The oil and gas sector is almost always on the radars of investors due to the sort of returns it can often generate. One of the companies that could well be looked into at this point is Houston Natural Resources Corp. (OTC:HNRC), now known as Cunningham Natural Resources Corp. On September 21, the company announced that it had completed the sale of its subsidiary assets, which had an enterprise value to the tune of $18 million.

The stock ended higher by 4.84% to $0.0650 in Thursday’s trading session with more than 664K shares traded, above its average volume of 393K shares.

Owing to the sale, the company managed to earn $0.15 per share. The company revealed that it had resulted in strong gains as well as advances. The company went into an agreement to exchange its convertible preferred stock for assets in Houston Natural Resources Inc. The preferred stock had a market value of $18 million. It was further revealed that it had been successful in exchanging the reserves of Houston Natural Resources Inc. for $352 million worth of Cunningham Energy LLC assets without any further dilution.

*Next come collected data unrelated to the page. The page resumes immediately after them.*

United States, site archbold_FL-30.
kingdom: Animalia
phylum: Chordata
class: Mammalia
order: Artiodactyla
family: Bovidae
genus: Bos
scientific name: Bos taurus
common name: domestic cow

Last week, the company entered the news cycle after it emerged on September 18 that Houston Natural Resources Corp. had completed the acquisition of a gold mining asset. The company announced that it had acquired Cunningham Mining Ltd. (CML), and there was the possibility of raising the ownership stake over time.

In the same news release, it was also announced that CML had acquired the placer claims located in the British Columbia Mineral Title Registry in an area spanning as much as 573.3 acres, as well as the associated authorizations and permits in the Skeena Mining Division in the area called the Golden Triangle. The company also revealed that the Nugget Trap Placer had been tested in the 1930s, but it had not been mined commercially for silver and gold owing to commodity prices and its faraway location.